An antique chair with no upholstery and an estimate of £1,000 to £1,500 has sold at a Derbyshire auction house for almost £6,000.
The wing back chair, which dates back to circa 1750, was sold at Hansons Auctioneers’ Spring Fine Art sale for £5,900, with interest in the room, online and over the telephone all driving it above estimate.
Edward Rycroft, head of Hansons furniture department, said, “It was so sought after because it was a rare and particularly fine wing back armchair dating to the reign of George II.”
While the wing back chair is recognised around the world as typically English, they were actually built by French Huguenot craftsmen. “Huguenots were 16th-century French Protestants who were persecuted. About 200,000 left France, settling in non-Catholic Europe, and around 50,000 came to England. Some were artisans and craftsmen.”
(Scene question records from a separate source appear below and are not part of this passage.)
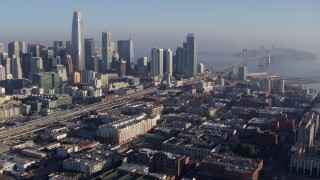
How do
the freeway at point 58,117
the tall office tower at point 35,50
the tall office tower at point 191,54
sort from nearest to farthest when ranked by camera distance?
the freeway at point 58,117
the tall office tower at point 35,50
the tall office tower at point 191,54

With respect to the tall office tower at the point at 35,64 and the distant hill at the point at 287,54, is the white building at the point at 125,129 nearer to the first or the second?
the tall office tower at the point at 35,64

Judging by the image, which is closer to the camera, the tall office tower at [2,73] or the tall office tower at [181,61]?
the tall office tower at [2,73]

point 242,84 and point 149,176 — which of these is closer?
point 149,176

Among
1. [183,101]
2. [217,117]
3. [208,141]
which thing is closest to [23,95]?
[183,101]

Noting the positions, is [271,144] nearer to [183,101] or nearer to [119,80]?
[183,101]

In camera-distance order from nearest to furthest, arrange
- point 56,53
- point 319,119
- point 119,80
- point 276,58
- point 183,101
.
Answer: point 319,119 → point 183,101 → point 119,80 → point 56,53 → point 276,58

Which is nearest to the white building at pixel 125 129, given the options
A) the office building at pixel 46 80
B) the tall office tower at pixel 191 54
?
the office building at pixel 46 80

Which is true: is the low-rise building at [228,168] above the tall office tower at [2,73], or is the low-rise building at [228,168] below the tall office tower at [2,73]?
below
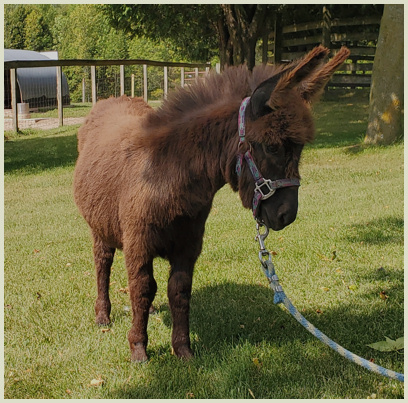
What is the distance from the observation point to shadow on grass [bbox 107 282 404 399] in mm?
3820

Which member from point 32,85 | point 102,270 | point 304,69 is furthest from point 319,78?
point 32,85

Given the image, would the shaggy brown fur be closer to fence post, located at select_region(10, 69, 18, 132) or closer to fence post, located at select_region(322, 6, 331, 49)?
fence post, located at select_region(10, 69, 18, 132)

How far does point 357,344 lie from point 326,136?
13.7 meters

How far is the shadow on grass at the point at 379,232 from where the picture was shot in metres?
7.17

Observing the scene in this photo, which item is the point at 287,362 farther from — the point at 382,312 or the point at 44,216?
the point at 44,216

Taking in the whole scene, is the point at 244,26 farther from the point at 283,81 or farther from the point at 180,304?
the point at 283,81

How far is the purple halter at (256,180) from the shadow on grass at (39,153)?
11.5m

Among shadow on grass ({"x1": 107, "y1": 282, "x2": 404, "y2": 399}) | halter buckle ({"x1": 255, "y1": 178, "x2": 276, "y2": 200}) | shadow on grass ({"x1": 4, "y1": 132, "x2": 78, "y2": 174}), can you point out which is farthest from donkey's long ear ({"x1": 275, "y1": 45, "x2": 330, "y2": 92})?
shadow on grass ({"x1": 4, "y1": 132, "x2": 78, "y2": 174})

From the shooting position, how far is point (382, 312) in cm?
503

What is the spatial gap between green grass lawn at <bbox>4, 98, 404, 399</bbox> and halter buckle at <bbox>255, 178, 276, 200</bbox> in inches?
41.4

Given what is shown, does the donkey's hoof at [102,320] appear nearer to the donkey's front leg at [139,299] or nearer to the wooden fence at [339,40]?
the donkey's front leg at [139,299]

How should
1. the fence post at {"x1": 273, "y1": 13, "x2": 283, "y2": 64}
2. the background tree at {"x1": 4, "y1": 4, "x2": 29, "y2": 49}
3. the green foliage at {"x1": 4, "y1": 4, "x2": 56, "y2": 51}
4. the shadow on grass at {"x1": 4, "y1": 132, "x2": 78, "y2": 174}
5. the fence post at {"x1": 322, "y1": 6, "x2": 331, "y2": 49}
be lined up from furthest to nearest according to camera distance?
the green foliage at {"x1": 4, "y1": 4, "x2": 56, "y2": 51}
the background tree at {"x1": 4, "y1": 4, "x2": 29, "y2": 49}
the fence post at {"x1": 273, "y1": 13, "x2": 283, "y2": 64}
the fence post at {"x1": 322, "y1": 6, "x2": 331, "y2": 49}
the shadow on grass at {"x1": 4, "y1": 132, "x2": 78, "y2": 174}

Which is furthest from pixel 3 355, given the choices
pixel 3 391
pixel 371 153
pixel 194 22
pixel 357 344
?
pixel 194 22

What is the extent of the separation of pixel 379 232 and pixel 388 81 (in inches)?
287
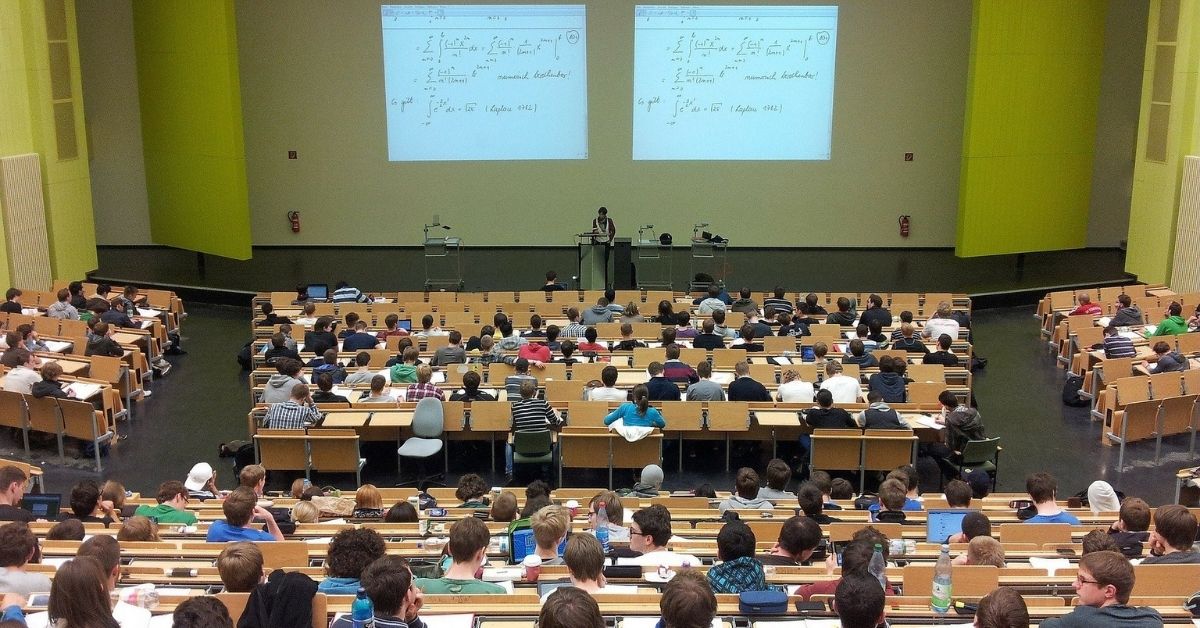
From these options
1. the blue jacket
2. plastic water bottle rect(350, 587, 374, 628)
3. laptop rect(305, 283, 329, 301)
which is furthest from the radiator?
plastic water bottle rect(350, 587, 374, 628)

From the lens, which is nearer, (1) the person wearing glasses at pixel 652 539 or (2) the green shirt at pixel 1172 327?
(1) the person wearing glasses at pixel 652 539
During the 18th century, the wing back chair was remodelled and, since then, has been produced on a large scale in England. The earliest versions were derived from the high back chair with attached wings to block out cold draughts in a large room. Consequently, earlier examples have deeper, more functional wings. Like all furniture design, the originals were made for a practical purpose but later examples carried the design for aesthetic and historical reasons.
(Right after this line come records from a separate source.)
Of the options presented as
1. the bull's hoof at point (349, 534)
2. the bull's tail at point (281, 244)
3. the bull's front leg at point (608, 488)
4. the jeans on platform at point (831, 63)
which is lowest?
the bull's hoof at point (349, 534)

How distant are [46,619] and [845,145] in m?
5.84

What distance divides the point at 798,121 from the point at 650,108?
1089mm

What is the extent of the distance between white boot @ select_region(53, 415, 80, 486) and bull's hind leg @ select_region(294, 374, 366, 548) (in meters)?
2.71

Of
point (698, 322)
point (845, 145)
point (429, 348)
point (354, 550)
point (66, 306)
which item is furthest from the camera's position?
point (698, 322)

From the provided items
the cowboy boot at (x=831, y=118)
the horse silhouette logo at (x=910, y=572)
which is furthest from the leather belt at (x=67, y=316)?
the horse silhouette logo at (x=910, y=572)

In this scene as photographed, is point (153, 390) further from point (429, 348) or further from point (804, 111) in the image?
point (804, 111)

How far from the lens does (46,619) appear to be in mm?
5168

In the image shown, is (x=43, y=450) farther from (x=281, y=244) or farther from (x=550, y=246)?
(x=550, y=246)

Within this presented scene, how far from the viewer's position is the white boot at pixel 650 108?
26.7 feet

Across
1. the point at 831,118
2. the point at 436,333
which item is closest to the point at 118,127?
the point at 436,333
“The chair sold at Hansons was a perfect example of an early design,” Edward explained. “The winged back was deep and substantial, which had the ability to protect the sitter from cold draughts. However, one particularly important feature of this chair is how plain and simple the overall design is. Designs throughout the centuries were born out of reason and in this example the design was raw but right.”
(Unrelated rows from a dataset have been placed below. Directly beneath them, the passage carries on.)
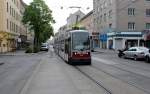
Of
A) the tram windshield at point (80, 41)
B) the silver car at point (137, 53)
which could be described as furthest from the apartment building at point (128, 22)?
the tram windshield at point (80, 41)

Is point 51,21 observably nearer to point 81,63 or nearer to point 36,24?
point 36,24

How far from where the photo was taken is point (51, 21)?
7494cm

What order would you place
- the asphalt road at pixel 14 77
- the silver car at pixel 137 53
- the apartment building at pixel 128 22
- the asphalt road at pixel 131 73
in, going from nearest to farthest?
1. the asphalt road at pixel 14 77
2. the asphalt road at pixel 131 73
3. the silver car at pixel 137 53
4. the apartment building at pixel 128 22

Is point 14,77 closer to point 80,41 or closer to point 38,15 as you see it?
point 80,41

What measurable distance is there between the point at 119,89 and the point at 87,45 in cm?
1566

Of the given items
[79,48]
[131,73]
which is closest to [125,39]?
[79,48]

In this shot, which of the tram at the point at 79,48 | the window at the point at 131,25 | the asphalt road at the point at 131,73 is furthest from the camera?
the window at the point at 131,25

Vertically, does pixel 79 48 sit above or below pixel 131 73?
above

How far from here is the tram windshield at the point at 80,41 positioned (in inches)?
1115

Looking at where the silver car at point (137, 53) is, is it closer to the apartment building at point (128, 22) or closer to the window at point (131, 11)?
the apartment building at point (128, 22)

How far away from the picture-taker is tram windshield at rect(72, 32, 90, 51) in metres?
28.3

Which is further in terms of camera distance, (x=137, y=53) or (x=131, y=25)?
(x=131, y=25)

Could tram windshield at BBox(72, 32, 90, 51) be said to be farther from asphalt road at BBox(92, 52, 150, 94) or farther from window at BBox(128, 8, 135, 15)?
window at BBox(128, 8, 135, 15)

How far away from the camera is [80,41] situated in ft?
93.6
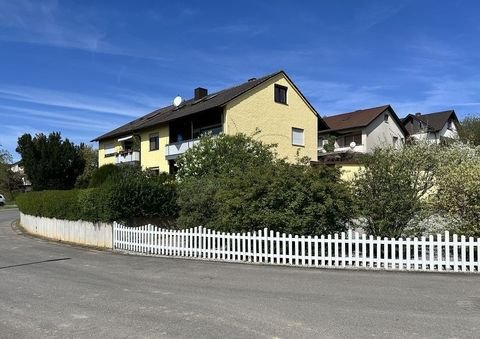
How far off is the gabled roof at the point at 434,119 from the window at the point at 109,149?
107ft

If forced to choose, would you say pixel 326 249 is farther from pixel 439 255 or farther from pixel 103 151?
pixel 103 151

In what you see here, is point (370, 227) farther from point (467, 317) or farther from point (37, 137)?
point (37, 137)

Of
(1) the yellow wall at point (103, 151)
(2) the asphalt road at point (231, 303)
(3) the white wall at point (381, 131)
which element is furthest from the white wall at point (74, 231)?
(3) the white wall at point (381, 131)

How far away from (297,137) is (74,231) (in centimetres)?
1953

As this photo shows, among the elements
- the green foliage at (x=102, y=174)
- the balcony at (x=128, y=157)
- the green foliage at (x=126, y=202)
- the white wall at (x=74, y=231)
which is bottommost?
the white wall at (x=74, y=231)

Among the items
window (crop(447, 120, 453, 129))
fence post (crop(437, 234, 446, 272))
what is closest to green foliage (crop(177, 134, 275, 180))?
fence post (crop(437, 234, 446, 272))

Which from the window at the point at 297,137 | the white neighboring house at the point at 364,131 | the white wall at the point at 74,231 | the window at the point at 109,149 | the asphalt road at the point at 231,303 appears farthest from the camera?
the white neighboring house at the point at 364,131

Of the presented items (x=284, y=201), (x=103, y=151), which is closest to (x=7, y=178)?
(x=103, y=151)

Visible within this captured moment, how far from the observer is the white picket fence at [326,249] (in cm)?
1020

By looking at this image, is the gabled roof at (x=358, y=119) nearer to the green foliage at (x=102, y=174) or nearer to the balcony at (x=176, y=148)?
the balcony at (x=176, y=148)

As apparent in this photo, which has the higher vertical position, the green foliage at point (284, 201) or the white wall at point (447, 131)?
the white wall at point (447, 131)

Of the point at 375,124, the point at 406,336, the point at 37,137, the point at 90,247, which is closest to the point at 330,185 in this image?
the point at 406,336

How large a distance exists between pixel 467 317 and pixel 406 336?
56.1 inches

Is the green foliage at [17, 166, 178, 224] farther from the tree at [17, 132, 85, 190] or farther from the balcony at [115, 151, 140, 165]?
the balcony at [115, 151, 140, 165]
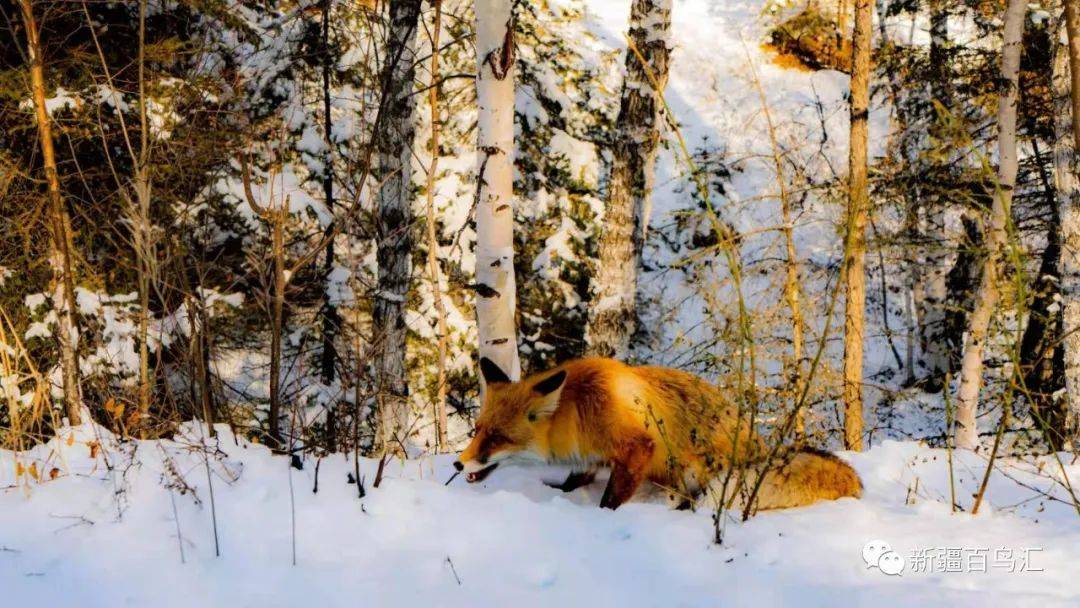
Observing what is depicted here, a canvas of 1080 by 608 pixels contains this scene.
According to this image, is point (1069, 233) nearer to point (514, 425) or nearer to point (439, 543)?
point (514, 425)

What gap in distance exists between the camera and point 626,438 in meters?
3.56

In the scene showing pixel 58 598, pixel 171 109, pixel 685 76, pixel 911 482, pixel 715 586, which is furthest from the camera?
pixel 685 76

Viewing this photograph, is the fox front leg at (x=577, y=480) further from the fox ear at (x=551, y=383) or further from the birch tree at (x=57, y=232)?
the birch tree at (x=57, y=232)

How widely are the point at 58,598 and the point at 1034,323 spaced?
14869 mm

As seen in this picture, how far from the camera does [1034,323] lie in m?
12.9

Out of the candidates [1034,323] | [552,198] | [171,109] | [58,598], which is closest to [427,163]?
[552,198]

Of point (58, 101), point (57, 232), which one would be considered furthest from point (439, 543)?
point (58, 101)

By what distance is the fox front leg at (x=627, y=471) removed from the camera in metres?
3.53

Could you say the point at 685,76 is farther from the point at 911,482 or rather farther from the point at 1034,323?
the point at 911,482

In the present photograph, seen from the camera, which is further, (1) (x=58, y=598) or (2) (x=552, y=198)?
(2) (x=552, y=198)

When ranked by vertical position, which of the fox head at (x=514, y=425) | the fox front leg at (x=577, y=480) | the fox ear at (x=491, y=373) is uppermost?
the fox ear at (x=491, y=373)

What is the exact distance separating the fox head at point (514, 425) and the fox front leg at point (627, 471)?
410 mm

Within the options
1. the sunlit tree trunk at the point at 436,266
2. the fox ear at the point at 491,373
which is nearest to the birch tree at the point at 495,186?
the fox ear at the point at 491,373

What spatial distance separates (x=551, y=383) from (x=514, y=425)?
33cm
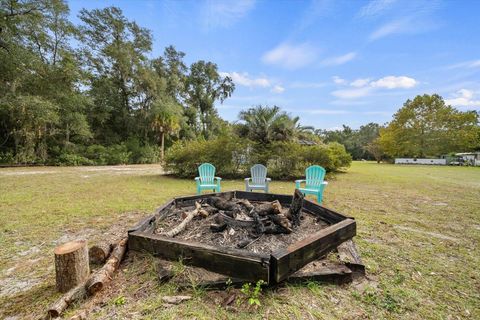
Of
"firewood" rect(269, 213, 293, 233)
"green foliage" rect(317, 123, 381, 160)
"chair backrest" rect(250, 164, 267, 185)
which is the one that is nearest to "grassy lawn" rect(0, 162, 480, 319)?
"firewood" rect(269, 213, 293, 233)

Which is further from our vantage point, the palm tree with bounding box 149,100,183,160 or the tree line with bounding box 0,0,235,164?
the palm tree with bounding box 149,100,183,160

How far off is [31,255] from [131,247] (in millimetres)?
1178

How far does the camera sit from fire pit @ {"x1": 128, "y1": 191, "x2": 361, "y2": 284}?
1.51 m

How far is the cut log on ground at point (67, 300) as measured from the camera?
4.17 ft

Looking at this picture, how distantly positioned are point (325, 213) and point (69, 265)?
2614mm

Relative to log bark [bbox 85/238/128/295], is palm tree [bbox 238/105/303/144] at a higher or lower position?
higher

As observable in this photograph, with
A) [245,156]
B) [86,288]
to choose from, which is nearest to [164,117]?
[245,156]

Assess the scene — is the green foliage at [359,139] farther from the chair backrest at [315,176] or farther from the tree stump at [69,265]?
the tree stump at [69,265]

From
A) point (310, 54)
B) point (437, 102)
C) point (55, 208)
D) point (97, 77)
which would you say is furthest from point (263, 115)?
point (437, 102)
Over time, as the design was mastered, variants developed.
“In addition, the legs were simple but inspired by animal legs with paw terminals,” Edward said. “The whole piece had the appearance of being unfinished but no restoration was necessary except the required work of covering it. The upholstery was in sound condition and was ready to be covered in a fabric of the buyer’s choice.”
He continued, “The fact that the chair did not have any covering over the frame meant prospective buyers could bid with confidence having seen it in its raw state. If a frame is covered, you can’t inspect the timber beneath. Wing back chairs as old as this do not come up often and, since these are the original designs upon which later versions are based, it had historical value – all of which made it particularly desirable to both private and trade buyers.”